→ Excerpted text:

The Second Sunday after Pentecost, 2 June 24

A Sermon on Deuteronomy 5:12-15 by Samuel D. Zumwalt, STS

Deuteronomy 5:12-15  English Standard Version Copyright © 2001 by Crossway Bibles

12 “‘Observe the Sabbath day, to keep it holy, as the Lord your God commanded you. 13 Six days you shall labor and do all your work, 14 but the seventh day is a Sabbath to the Lord your God. On it you shall not do any work, you or your son or your daughter or your male servant or your female servant, or your ox or your donkey or any of your livestock, or the sojourner who is within your gates, that your male servant and your female servant may rest as well as you. 15 You shall remember that you were a slave in the land of Egypt, and the Lord your God brought you out from there with a mighty hand and an outstretched arm. Therefore, the Lord your God commanded you to keep the Sabbath day.

HOLY KEYS: HOLY DAY

Grace, mercy, and peace to you from God our Father and the Lord Jesus Christ. Amen.

As we look closer at keeping the Sabbath, I want you to think about how you are living today.

 

5:12 “Observe the Sabbath day, to keep it holy, as the Lord your God commanded you.”

In my childhood in northeast Texas, blue laws prevented anyone from shopping on Sunday. A couple of cafes and restaurants were open, so that Mama could have a day off. The American Theater (where movies could be seen in the afternoon and evening) was also open along with the state park. So, no groceries, no clothing, no school supplies, no last minute purchases of any kind. If you didn’t plan ahead on Saturday, you were out of luck unless you could borrow from a neighbor. The town and county were dry, so alcohol could never be bought. There were no local sporting events although the Dallas Cowboys and the Dallas Texans (who later became the Kansas City Chiefs) were on television after church was over. So, Sunday was church day even if you didn’t go to church. But if you didn’t go to church, people thought you were a Communist.

[Rows from a spatial reasoning dataset]
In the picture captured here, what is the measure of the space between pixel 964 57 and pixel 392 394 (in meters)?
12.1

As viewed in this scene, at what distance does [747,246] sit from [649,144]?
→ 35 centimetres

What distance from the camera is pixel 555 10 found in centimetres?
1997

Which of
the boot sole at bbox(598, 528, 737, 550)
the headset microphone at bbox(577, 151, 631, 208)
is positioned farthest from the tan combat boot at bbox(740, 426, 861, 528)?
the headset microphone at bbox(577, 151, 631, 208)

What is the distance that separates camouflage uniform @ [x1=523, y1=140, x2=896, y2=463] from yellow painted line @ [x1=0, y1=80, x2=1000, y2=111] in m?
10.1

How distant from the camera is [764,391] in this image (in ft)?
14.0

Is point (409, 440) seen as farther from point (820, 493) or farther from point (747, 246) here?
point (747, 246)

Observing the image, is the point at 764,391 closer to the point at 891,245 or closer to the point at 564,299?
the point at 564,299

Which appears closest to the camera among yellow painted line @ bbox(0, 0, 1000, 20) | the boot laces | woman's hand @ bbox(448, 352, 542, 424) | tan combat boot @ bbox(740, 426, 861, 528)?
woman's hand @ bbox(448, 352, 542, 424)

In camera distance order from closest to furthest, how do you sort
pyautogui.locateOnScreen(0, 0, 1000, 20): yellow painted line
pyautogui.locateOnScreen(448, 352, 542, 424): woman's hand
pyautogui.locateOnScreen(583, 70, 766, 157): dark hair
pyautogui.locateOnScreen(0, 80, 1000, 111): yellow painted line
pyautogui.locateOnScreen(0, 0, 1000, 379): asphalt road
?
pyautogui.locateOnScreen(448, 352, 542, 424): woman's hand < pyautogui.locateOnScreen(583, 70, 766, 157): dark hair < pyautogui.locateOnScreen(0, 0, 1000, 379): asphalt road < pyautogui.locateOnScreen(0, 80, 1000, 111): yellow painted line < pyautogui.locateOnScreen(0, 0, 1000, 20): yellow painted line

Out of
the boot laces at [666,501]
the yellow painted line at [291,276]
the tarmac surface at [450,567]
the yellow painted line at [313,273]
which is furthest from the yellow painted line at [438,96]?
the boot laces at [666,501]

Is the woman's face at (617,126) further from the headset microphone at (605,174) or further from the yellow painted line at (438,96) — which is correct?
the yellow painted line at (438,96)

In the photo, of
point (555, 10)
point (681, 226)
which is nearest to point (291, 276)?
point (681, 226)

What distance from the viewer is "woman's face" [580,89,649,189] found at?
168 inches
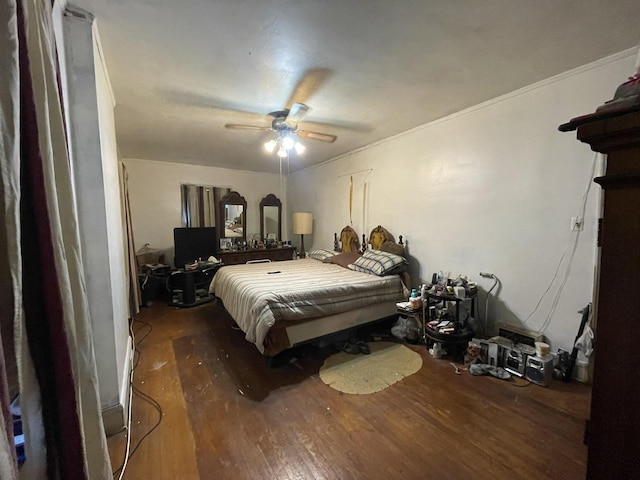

→ Exercise directions:
Extend the sermon on keeping the Sabbath, picking up after its last sentence. The listing was taken from a different source than the sermon.

→ Written answer:
Once I started school, I discovered that the churches that some kids attended never allowed them to go to movies, play cards, or go to dances. The girls couldn’t wear makeup, shorts, or jeans. Many of the local preachers were opposed to rock and roll, and it didn’t matter that Elvis had put out albums of gospel music. For some churches, men playing golf and children and youth swimming on Sunday afternoons put them all on the slippery slope to damnation.

When the first convenience store opened in 1967, (24/7/365!), there were not a few folks who were quite certain the Lord would return in glory momentarily to smite Sabbath breakers. In short, keeping the Sabbath holy in northeast Texas meant Sunday was not like the other days of the week. You might go to Mama ‘n ‘ems (Mama and them’s) for Sunday dinner and time with your extended family, but only those providing essential services (including preachers) worked.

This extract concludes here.